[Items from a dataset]
-- begin --

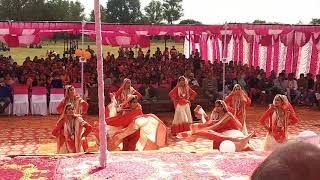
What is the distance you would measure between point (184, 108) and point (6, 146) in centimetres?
426

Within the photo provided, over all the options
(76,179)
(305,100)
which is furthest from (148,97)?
(76,179)

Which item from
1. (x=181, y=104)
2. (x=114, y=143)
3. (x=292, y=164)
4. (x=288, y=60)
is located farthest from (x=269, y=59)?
(x=292, y=164)

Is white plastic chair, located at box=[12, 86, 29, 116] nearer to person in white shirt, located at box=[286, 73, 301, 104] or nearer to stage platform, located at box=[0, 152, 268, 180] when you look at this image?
stage platform, located at box=[0, 152, 268, 180]

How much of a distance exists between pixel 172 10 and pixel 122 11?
616 centimetres

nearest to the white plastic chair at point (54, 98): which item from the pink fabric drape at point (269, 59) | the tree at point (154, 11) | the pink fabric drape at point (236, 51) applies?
the pink fabric drape at point (269, 59)

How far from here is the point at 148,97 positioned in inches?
571

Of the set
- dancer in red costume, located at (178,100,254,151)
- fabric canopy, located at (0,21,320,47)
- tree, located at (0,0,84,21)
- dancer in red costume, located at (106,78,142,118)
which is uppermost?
tree, located at (0,0,84,21)

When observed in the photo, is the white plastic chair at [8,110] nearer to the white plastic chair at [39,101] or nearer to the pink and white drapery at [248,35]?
the white plastic chair at [39,101]

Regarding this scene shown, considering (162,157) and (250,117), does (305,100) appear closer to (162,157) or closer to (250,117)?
(250,117)

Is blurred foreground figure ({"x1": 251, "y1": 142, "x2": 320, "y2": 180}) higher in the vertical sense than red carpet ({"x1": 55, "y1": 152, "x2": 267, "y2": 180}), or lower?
higher

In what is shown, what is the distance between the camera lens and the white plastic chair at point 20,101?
13.5m

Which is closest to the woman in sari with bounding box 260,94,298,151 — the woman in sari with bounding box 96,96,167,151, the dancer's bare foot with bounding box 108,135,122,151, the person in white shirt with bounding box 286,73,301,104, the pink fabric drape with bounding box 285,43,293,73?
the woman in sari with bounding box 96,96,167,151

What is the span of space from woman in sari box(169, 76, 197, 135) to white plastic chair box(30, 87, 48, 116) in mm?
4186

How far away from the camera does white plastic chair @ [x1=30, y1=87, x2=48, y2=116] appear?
1359 centimetres
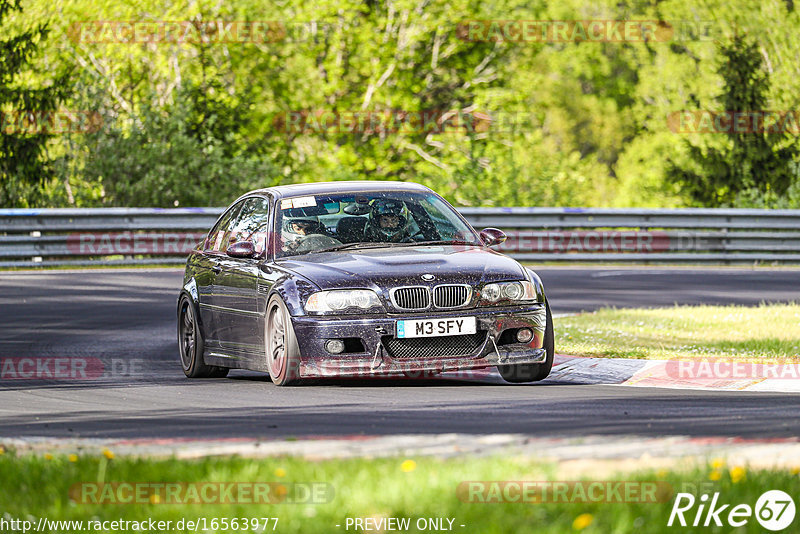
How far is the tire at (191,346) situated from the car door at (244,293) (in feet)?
1.14

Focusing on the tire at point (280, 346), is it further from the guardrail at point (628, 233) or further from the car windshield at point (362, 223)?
the guardrail at point (628, 233)

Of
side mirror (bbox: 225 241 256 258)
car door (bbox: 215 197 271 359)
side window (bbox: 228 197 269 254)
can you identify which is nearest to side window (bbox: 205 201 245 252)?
side window (bbox: 228 197 269 254)

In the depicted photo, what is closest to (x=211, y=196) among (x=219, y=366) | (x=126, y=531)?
(x=219, y=366)

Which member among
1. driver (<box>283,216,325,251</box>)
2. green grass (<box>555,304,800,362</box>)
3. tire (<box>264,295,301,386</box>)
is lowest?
green grass (<box>555,304,800,362</box>)

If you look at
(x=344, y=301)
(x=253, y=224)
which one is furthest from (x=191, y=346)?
(x=344, y=301)

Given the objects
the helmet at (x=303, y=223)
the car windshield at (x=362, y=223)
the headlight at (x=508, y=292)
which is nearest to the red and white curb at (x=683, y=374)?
the headlight at (x=508, y=292)

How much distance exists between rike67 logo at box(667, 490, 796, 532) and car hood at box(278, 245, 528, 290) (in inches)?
185

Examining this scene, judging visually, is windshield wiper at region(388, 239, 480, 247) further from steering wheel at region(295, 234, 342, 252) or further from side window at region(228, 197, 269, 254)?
side window at region(228, 197, 269, 254)

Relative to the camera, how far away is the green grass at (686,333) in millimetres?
12117

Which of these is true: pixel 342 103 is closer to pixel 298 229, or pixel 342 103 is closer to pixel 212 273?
pixel 212 273

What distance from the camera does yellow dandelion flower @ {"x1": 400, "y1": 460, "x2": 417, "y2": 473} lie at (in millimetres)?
5843

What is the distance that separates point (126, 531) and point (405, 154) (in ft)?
115

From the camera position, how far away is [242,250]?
10.9 meters

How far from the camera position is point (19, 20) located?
3228cm
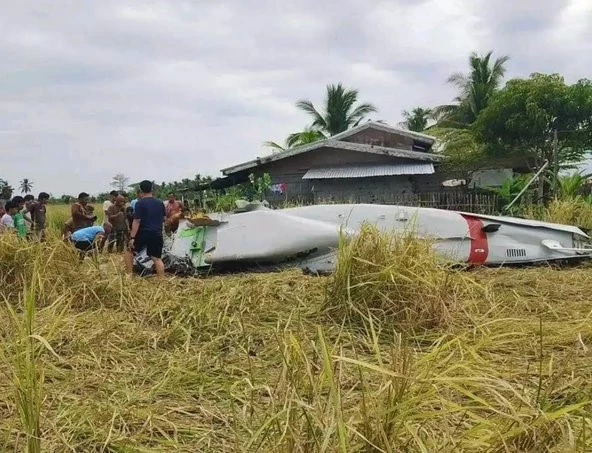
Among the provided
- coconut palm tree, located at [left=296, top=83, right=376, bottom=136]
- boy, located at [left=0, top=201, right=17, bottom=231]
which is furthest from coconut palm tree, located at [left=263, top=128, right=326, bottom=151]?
boy, located at [left=0, top=201, right=17, bottom=231]

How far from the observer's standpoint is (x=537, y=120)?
57.4ft

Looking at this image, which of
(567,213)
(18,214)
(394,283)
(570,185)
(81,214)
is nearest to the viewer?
(394,283)

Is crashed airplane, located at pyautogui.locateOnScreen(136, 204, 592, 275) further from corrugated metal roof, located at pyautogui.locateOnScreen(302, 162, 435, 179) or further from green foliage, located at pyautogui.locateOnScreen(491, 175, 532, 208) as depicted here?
corrugated metal roof, located at pyautogui.locateOnScreen(302, 162, 435, 179)

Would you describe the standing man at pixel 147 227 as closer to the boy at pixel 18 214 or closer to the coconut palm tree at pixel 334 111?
the boy at pixel 18 214

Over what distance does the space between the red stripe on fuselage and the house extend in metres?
8.80

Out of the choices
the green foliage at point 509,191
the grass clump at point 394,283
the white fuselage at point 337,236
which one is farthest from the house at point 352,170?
the grass clump at point 394,283

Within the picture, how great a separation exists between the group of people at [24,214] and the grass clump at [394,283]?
3.55m

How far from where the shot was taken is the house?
55.8 ft

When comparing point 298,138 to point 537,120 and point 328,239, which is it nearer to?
point 537,120

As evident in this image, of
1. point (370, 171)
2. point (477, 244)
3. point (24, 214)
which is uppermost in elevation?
point (370, 171)

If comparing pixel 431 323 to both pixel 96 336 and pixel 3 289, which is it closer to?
pixel 96 336

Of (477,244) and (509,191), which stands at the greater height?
(509,191)

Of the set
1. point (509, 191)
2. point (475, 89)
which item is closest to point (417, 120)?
point (475, 89)

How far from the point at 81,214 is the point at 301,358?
7.86m
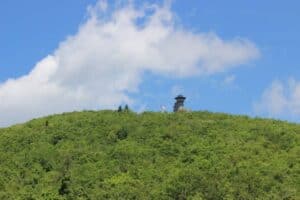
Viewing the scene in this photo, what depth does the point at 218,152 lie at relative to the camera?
8556 cm

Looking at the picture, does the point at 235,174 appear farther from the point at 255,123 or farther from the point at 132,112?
the point at 132,112

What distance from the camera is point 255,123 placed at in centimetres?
9688

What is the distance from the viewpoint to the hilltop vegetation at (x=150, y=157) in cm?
7650

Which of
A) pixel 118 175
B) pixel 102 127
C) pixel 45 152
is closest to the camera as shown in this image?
pixel 118 175

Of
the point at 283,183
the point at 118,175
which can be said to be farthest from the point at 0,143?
the point at 283,183

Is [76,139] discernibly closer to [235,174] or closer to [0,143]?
[0,143]

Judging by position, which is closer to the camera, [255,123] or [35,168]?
[35,168]

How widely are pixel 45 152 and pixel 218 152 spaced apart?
2035 cm

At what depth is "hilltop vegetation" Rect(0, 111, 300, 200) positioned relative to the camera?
76.5m

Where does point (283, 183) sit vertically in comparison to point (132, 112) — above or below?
below

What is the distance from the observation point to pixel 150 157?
87.1 meters

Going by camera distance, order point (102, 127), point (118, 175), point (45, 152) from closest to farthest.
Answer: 1. point (118, 175)
2. point (45, 152)
3. point (102, 127)

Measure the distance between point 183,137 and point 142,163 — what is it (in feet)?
25.8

-- end --

▶ **Goal**
Update every one of the items above by changing "dancer in red costume" to "performer in red costume" wherever it appears, keeping everything else the same. Leave the pictures out of your answer.

▶ **Solution**
What is the distance you would measure between point (184, 108) and point (6, 146) in centimetres?
426

Within the photo provided, over all the options
(76,179)
(305,100)
which is furthest from (148,97)?
(76,179)

Which item from
1. (x=181, y=104)
2. (x=114, y=143)
3. (x=292, y=164)
4. (x=288, y=60)
is located farthest from (x=269, y=59)?
(x=292, y=164)

Is white plastic chair, located at box=[12, 86, 29, 116] nearer to person in white shirt, located at box=[286, 73, 301, 104] or nearer to stage platform, located at box=[0, 152, 268, 180] when you look at this image?
stage platform, located at box=[0, 152, 268, 180]

How much of a distance exists between pixel 172 10 and pixel 122 11?
616 centimetres

nearest to the white plastic chair at point (54, 98): which item from the pink fabric drape at point (269, 59) | the tree at point (154, 11) | the pink fabric drape at point (236, 51) applies?
the pink fabric drape at point (269, 59)

How far from here is the point at 148,97 positioned in inches?
571

Of the set
- performer in red costume, located at (178,100,254,151)
- fabric canopy, located at (0,21,320,47)
- tree, located at (0,0,84,21)
- performer in red costume, located at (106,78,142,118)
which is uppermost?
tree, located at (0,0,84,21)

When observed in the photo, is the white plastic chair at [8,110] nearer to the white plastic chair at [39,101] or nearer to the pink and white drapery at [248,35]?
the white plastic chair at [39,101]

Regarding this scene shown, considering (162,157) and (250,117), does (305,100) appear closer to (162,157) or closer to (250,117)?
(250,117)

Is blurred foreground figure ({"x1": 251, "y1": 142, "x2": 320, "y2": 180}) higher in the vertical sense than red carpet ({"x1": 55, "y1": 152, "x2": 267, "y2": 180}), or lower?
higher

In what is shown, what is the distance between the camera lens and the white plastic chair at point 20,101?
13.5m

Which is closest to the woman in sari with bounding box 260,94,298,151 — the woman in sari with bounding box 96,96,167,151, the dancer's bare foot with bounding box 108,135,122,151, the person in white shirt with bounding box 286,73,301,104, the pink fabric drape with bounding box 285,43,293,73?
the woman in sari with bounding box 96,96,167,151

What is the span of space from woman in sari box(169, 76, 197, 135) to white plastic chair box(30, 87, 48, 116) in mm?
4186

How far away from the camera does white plastic chair @ [x1=30, y1=87, x2=48, y2=116] appear?
1359 centimetres
How far is the tire at (191,346) situated from the car door at (244,293) (in feet)?
1.14

Focusing on the tire at point (280, 346), is it further from the guardrail at point (628, 233) or further from the car windshield at point (362, 223)?
the guardrail at point (628, 233)

Of
side mirror (bbox: 225 241 256 258)
car door (bbox: 215 197 271 359)
side window (bbox: 228 197 269 254)
can you identify which is nearest to side window (bbox: 205 201 245 252)?
side window (bbox: 228 197 269 254)

In the depicted photo, what is closest to (x=211, y=196) among (x=219, y=366) | (x=126, y=531)?
(x=219, y=366)

Which member among
1. driver (<box>283,216,325,251</box>)
2. green grass (<box>555,304,800,362</box>)
3. tire (<box>264,295,301,386</box>)
is lowest?
green grass (<box>555,304,800,362</box>)

If you look at
(x=344, y=301)
(x=253, y=224)
which one is furthest from (x=191, y=346)?
(x=344, y=301)

Given the objects
the helmet at (x=303, y=223)
the car windshield at (x=362, y=223)
the headlight at (x=508, y=292)
which is nearest to the red and white curb at (x=683, y=374)?
the headlight at (x=508, y=292)

How much distance exists between rike67 logo at box(667, 490, 796, 532) and car hood at box(278, 245, 528, 290) (in inches)?
185

Examining this scene, judging visually, is windshield wiper at region(388, 239, 480, 247) further from steering wheel at region(295, 234, 342, 252) or further from side window at region(228, 197, 269, 254)?
side window at region(228, 197, 269, 254)

Relative to the camera, how far away is the green grass at (686,333) in millimetres?
12117

Which of these is true: pixel 342 103 is closer to pixel 298 229, or pixel 342 103 is closer to pixel 212 273?
pixel 212 273

What distance from the camera does yellow dandelion flower @ {"x1": 400, "y1": 460, "x2": 417, "y2": 473} lie at (in millimetres)?
5843

What is the distance that separates point (126, 531) and point (405, 154) (in ft)?
115

From the camera position, how far away is [242,250]?
10.9 meters

How far from the camera position is point (19, 20) located?
3228cm
Among the provided
- coconut palm tree, located at [left=296, top=83, right=376, bottom=136]
- boy, located at [left=0, top=201, right=17, bottom=231]
which is furthest from coconut palm tree, located at [left=263, top=128, right=326, bottom=151]?
boy, located at [left=0, top=201, right=17, bottom=231]

How far from the observer's standpoint is (x=537, y=120)?
57.4ft

Looking at this image, which of
(567,213)
(18,214)
(394,283)
(570,185)
(81,214)
is nearest to the viewer?
(394,283)

Is crashed airplane, located at pyautogui.locateOnScreen(136, 204, 592, 275) further from corrugated metal roof, located at pyautogui.locateOnScreen(302, 162, 435, 179) or further from green foliage, located at pyautogui.locateOnScreen(491, 175, 532, 208) as depicted here?
corrugated metal roof, located at pyautogui.locateOnScreen(302, 162, 435, 179)

Would you describe the standing man at pixel 147 227 as closer to the boy at pixel 18 214 or closer to the coconut palm tree at pixel 334 111?
the boy at pixel 18 214

Over what distance does the space between the red stripe on fuselage and the house extend in metres?
8.80

Out of the choices
the green foliage at point 509,191
the grass clump at point 394,283
the white fuselage at point 337,236
which one is farthest from the house at point 352,170?
the grass clump at point 394,283

Within the picture, how great a separation exists between the group of people at [24,214] and the grass clump at [394,283]?
3.55m

How far from where the shot was taken is the house?
55.8 ft

When comparing point 298,138 to point 537,120 and point 328,239, which is it nearer to?
point 537,120

As evident in this image, of
1. point (370, 171)
2. point (477, 244)
3. point (24, 214)
which is uppermost in elevation?
point (370, 171)

If comparing pixel 431 323 to both pixel 96 336 and pixel 3 289, which is it closer to?
pixel 96 336

Of (477,244) and (509,191), which stands at the greater height?
(509,191)

Of the set
1. point (509, 191)
2. point (475, 89)
which item is closest to point (417, 120)?
point (475, 89)

How far from the point at 81,214 is the point at 301,358?
7.86m
Viewing the scene in this photo, what depth does the point at 218,152 lie at relative to the camera?
8556 cm

Looking at the picture, does the point at 235,174 appear farther from the point at 255,123 or farther from the point at 132,112?
the point at 132,112

What distance from the camera is point 255,123 placed at in centimetres?
9688

What is the distance from the viewpoint to the hilltop vegetation at (x=150, y=157) in cm?
7650

Which of
A) pixel 118 175
B) pixel 102 127
C) pixel 45 152
is closest to the camera as shown in this image?
pixel 118 175

Of
the point at 283,183
the point at 118,175
which can be said to be farthest from the point at 0,143?
the point at 283,183

Is [76,139] discernibly closer to [235,174] or closer to [0,143]?
[0,143]

Judging by position, which is closer to the camera, [255,123] or [35,168]?
[35,168]

How widely are pixel 45 152 and pixel 218 152 spaced apart?
2035 cm

At what depth is "hilltop vegetation" Rect(0, 111, 300, 200) positioned relative to the camera?
76.5m

Where does point (283, 183) sit vertically in comparison to point (132, 112) — above or below?
below

What is the distance from the observation point to pixel 150 157?
87.1 meters

Going by camera distance, order point (102, 127), point (118, 175), point (45, 152) from closest to farthest.
Answer: 1. point (118, 175)
2. point (45, 152)
3. point (102, 127)

Measure the distance between point 183,137 and point 142,163 — what is it (in feet)?
25.8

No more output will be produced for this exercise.